Until recently it has been difficult for tourists to enter this huge National Park, with difficulties often encountered at the local rural Malaysian-Indonesian border checkpoint. However, as the Heart of Borneo initiative has progressed agreements have been put in place which promotes movement of tourists into Kayan Mentarang National Park from Malaysia via Ba'kelalan in Sarawak, Malaysian Borneo.

== Ecology ==
Animals found in the park include the mammals such as Malayan pangolin, the long-tailed macaque, the proboscis monkey, the Bornean gibbon, the greater slow loris, the western tarsier, the clouded leopard, the marbled cat, the flat-headed cat, the Oriental small-clawed otter, the sun bear, and the Hose's palm civet.

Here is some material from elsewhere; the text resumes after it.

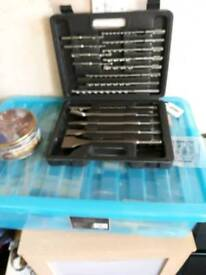 New 17 piece sds drill bits and chisel bit set in a case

Other protected species include the rhinoceros hornbill, the helmeted hornbill, Bulwer's pheasant, and the wrinkled hornbill.

==Human habitation==
Archaeological remains in the park including stone tools and graves indicate that the area was inhabited over 350 years ago. Currently there are about 20,000-25,000 Dayak people living around the park, from various tribes including the Kenyah, Murut people, Punan, Lundayeh and Lun Bawang.